Written by Subject: Economy - Economics USA
Avoiding "Stupid Mode"
 
Yesterday, I showed you how to sidestep a plummeting market, wait for it to bottom, and pick up big gains on the rebound.
 
Today, we're going to take that lesson and turn it upside-down. We're going to look at how to make money on the short side by safely calling the top...
 
Have a look at this chart of Potash Corp. It's one of the great moves of the 2003-2007 stock rally:
 
 
Potash is the world's largest fertilizer company. In 2006, grain and farm prices went through the roof... so fertilizer producers went through the roof as well. Potash shares increased 600% in less than two years.
 
After fertilizer shares ran up hundreds of percent, the investment public caught on. The news was everywhere: Fertilizer prices are skyrocketing!
 
Wall Street and Main Street went wild. People were so bullish on fertilizer shares, they were willing to pay between 40 and 60 times earnings for these stocks. That's a crazy price to pay for any company... let alone for one that produces boring crop fertilizer. Fertilizer stocks had entered "stupid" mode.
 
So... you had two big "red flags" here.
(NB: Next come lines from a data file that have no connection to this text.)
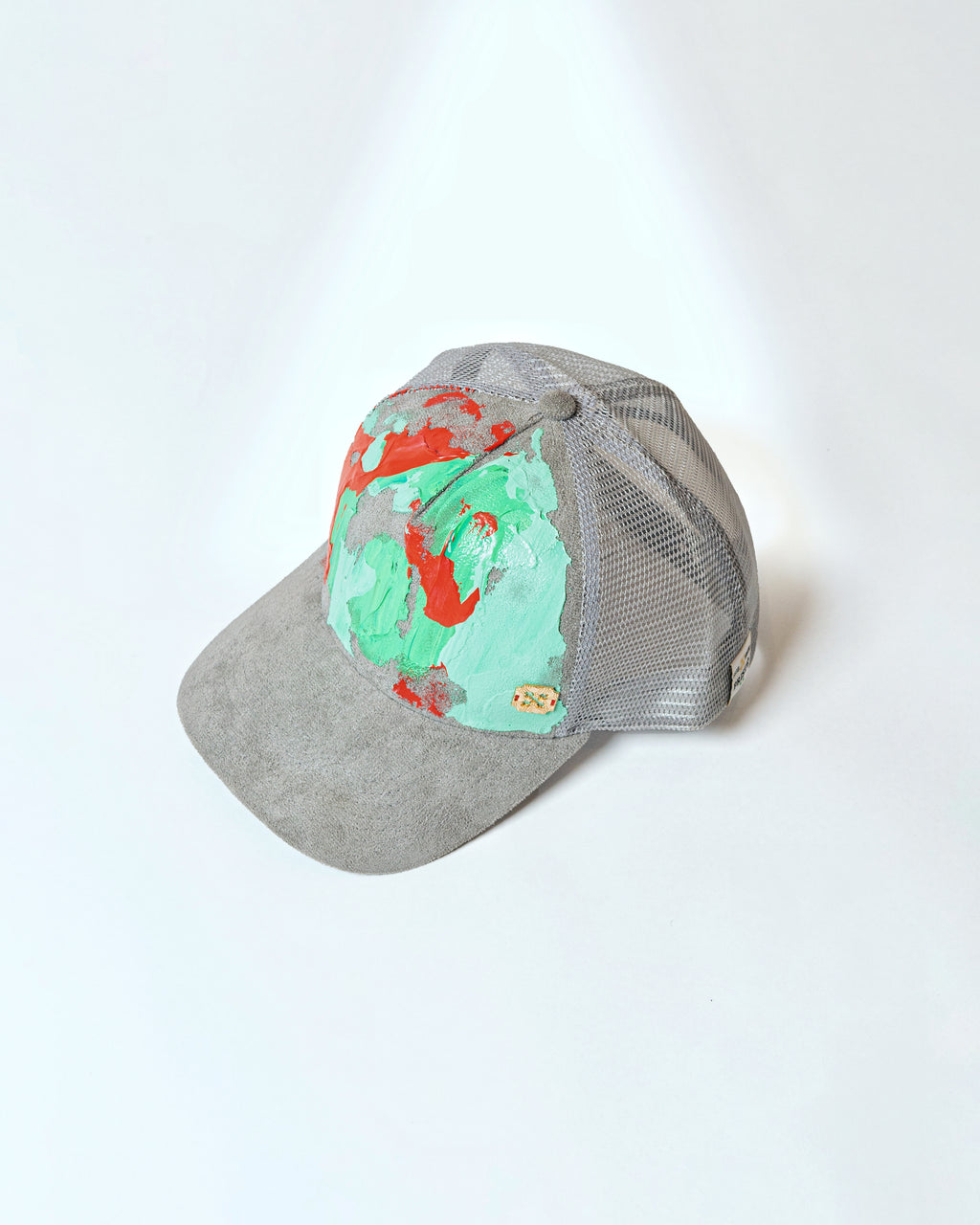 Grey Hand-Painted Caps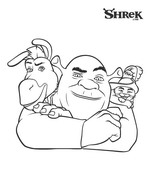 coloring page Shrek 3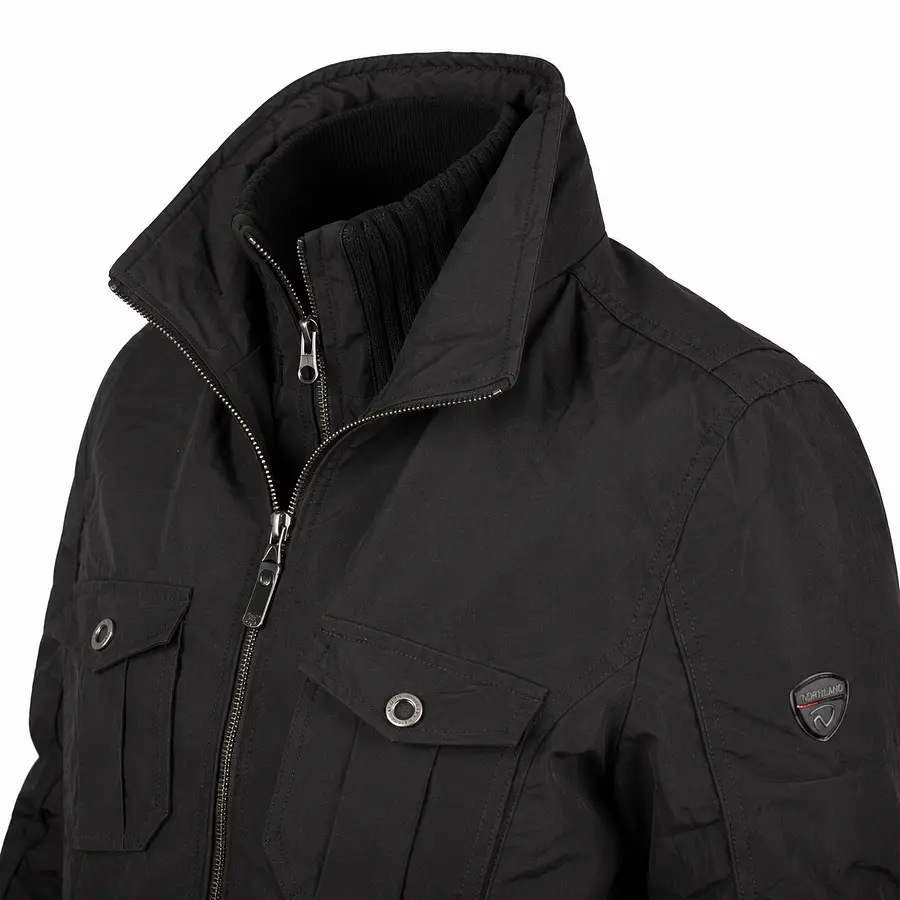 Chaqueta Mujer Northland Chloe Black | Chaqueta de Invierno Slim Fit con Diseño Europeo Outdoor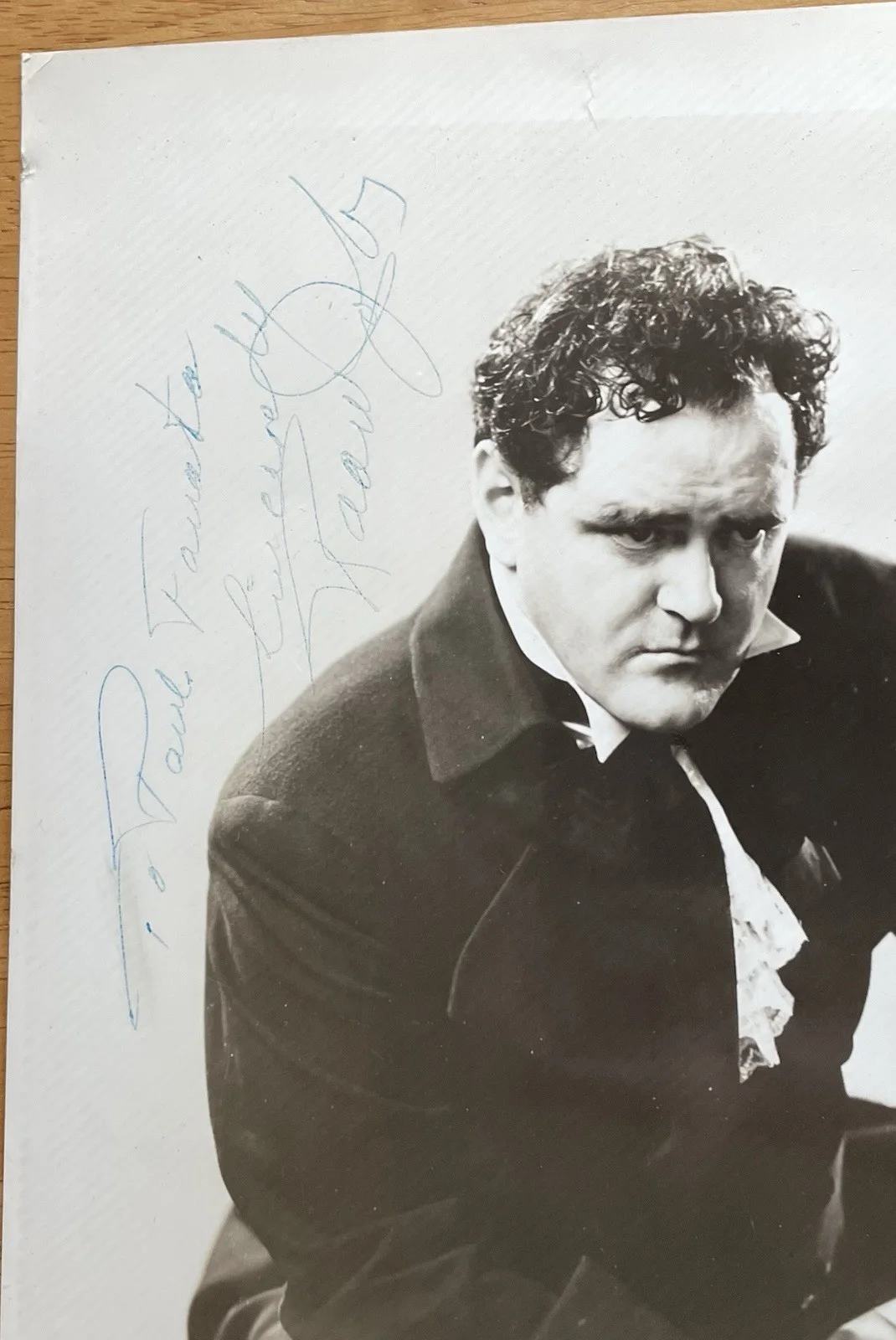 Canadian Opera Tenor Raoul Jobin Autograph Photo in Offenbach's Opera, изображение 2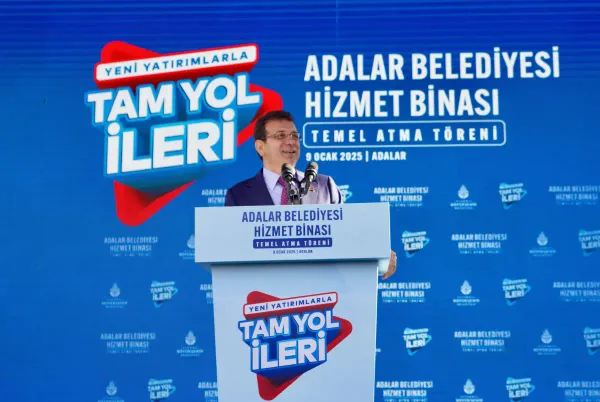 Adalar Belediyesi Hizmet Binası'nın Temelini Attık
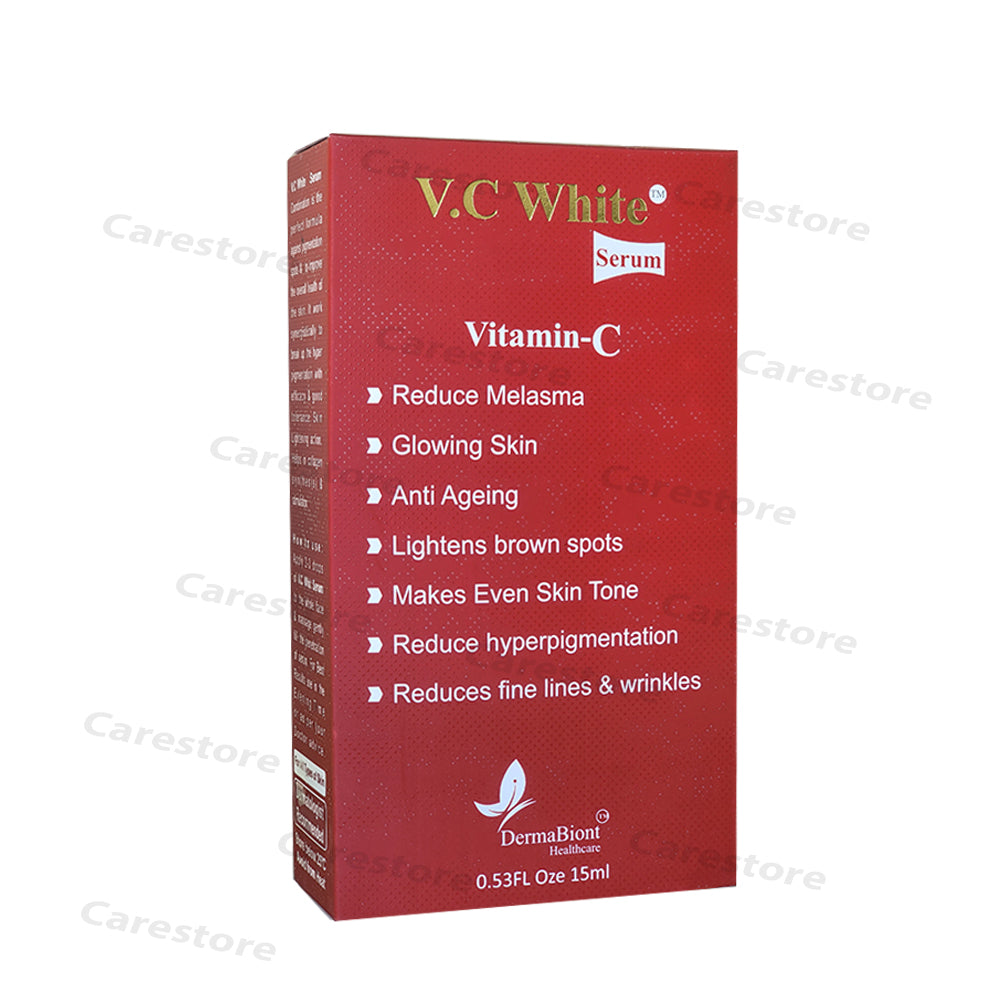 v.c white vitamin c serum glowing anti aging melasma derma biont pharma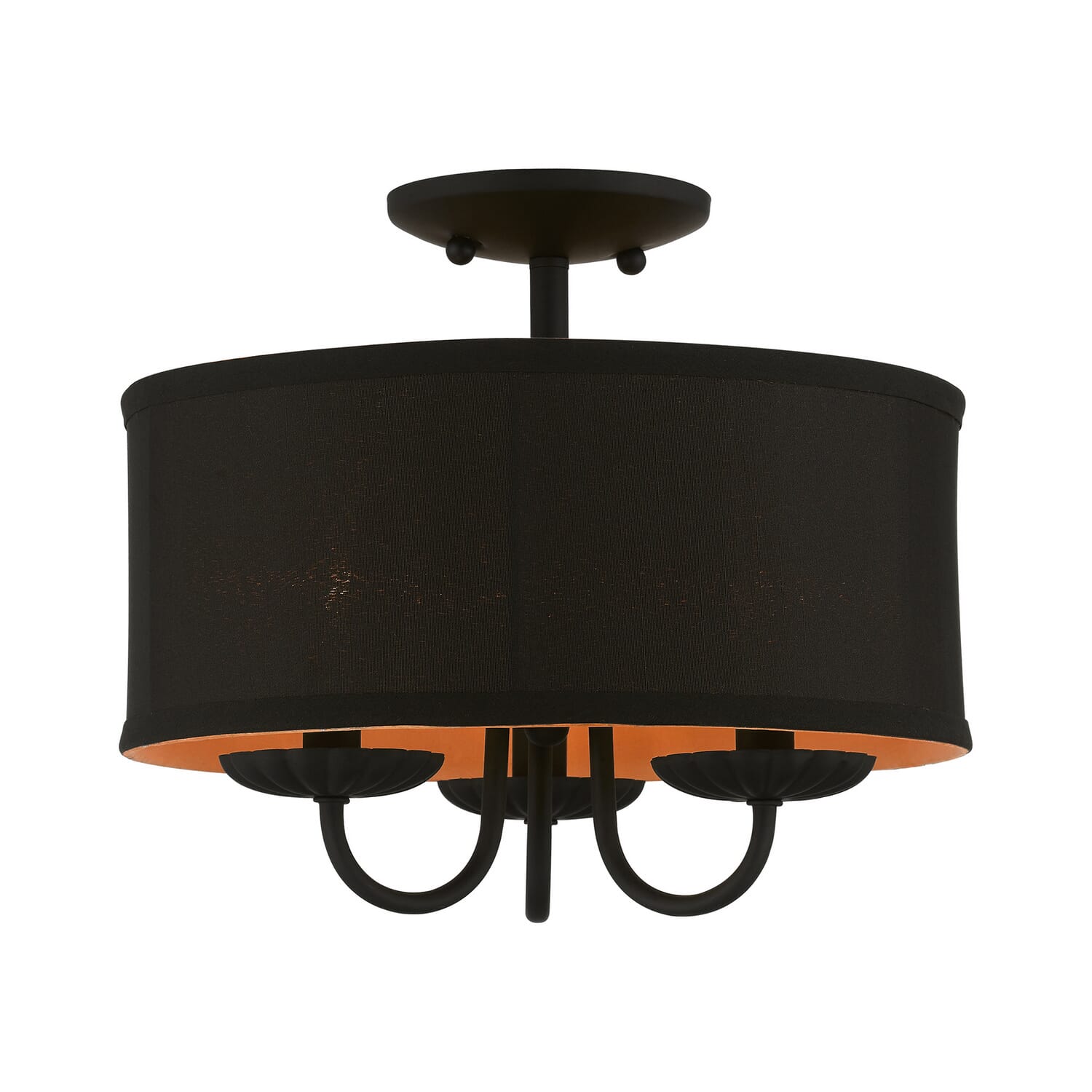 Winchester 3-Light Semi-Flush Mount in Black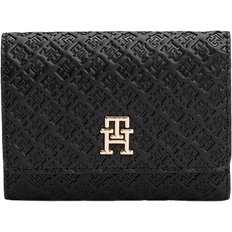 Tommy Hilfiger Debossed Trifold Wallet - Black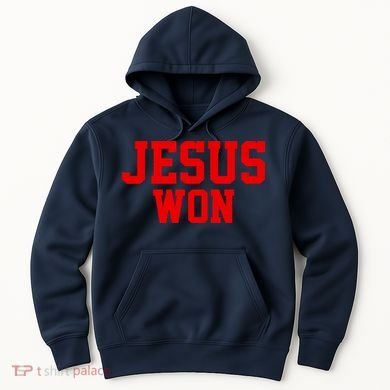 Jesus Won Front And Back Hoodie
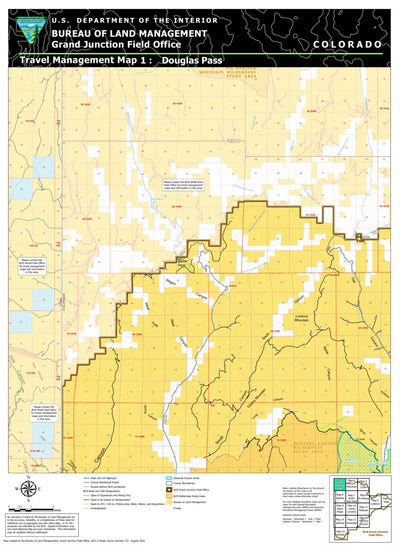 BLM CO GJFO Travel Management Map 1 Douglas Pass Preview 1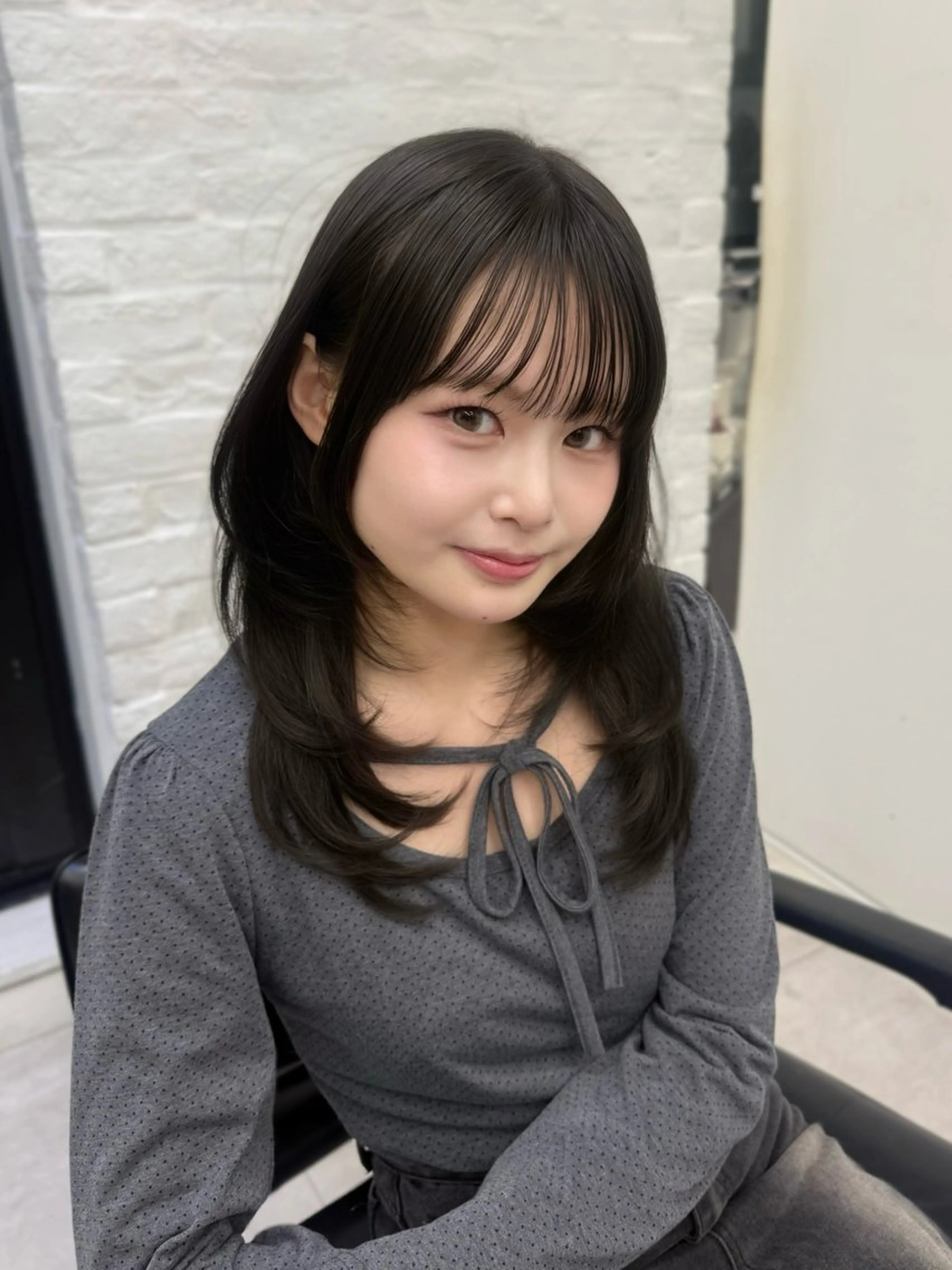 ミディアム ヘアカラー ⠀韓国スタイル/ ami🇰🇷🤍のヘアスタイル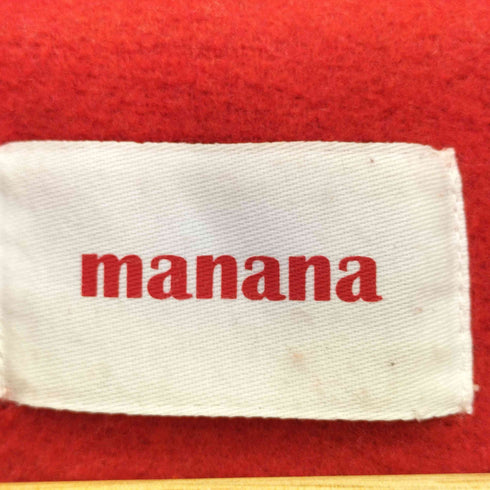 マナナ MANANA ウール ステンカラーコート レディース FREE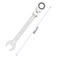 FOCMKEAS 23mm FlexHead Ratcheting Combination Wrench Metric 72 Teeth 12 Point Ratchet Box Ended and Open End Spanner Tools Flexible Head Gear Wrench HeatTreated CRV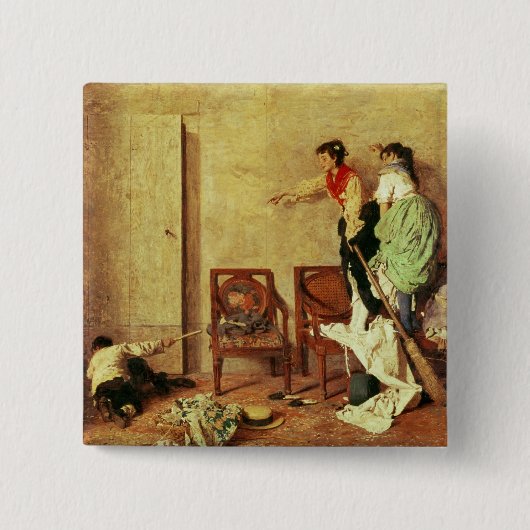 Badge Carré 5 Cm La souris (Devant)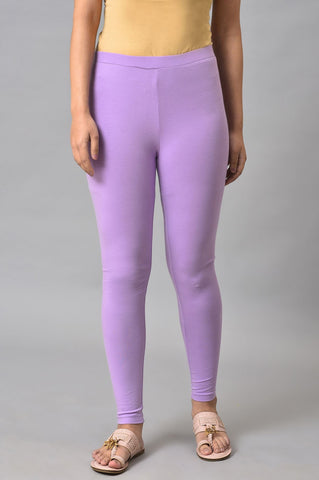 Light Purple Cotton Jersey Tights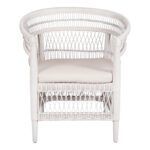 ΠΟΛΥΘΡΟΝΑ MALAWI HM9635.02 ΞΥΛΟ ΜΑΟΝΙ ΜΕ RATTAN ΛΕΥΚΟ-ΛΕΥΚΟ ΜΑΞΙΛΑΡΙ 80x70x86Υεκ. - Image 3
You had 1) a wildly overpriced stock and 2) rampant bullishness from the investing public.
 
Time to go short? No way.
 
Look how sharp that rise is again. Sure, Potash Corp. is super expensive and it "should" suffer a big correction soon, but remember the Jim Rogers quote from Monday:
 
"Markets often rise higher than you think is possible, and fall lower than you can possibly imagine."
 
Potash shares were still rising. The stock was a rocket ship with plenty of momentum. It was too risky to trade.
 
At that point, the right thing to do was just place the stock on your short-side "watch list" and wait for the rocket ship to sputter out and turn cold. Here is what that "flameout" looked like:
 
 
As you can see, Potash peaked around $240 in June 2008. It entered a perfectly natural correction at the end of the month... Then the bulls tried to push it skyward again. That rally couldn't push it above $230. It failed the "test." The flame was sputtering.
 
 
It was time to bet on the short side and let gravity do the rest. And gravity really worked Potash over. The stock fell 75% from its high. Short sellers made a fortune.
 
If you never buy assets in freefall and never sell short assets in rocket flight – if you never fight the tape – your trading account will thank you.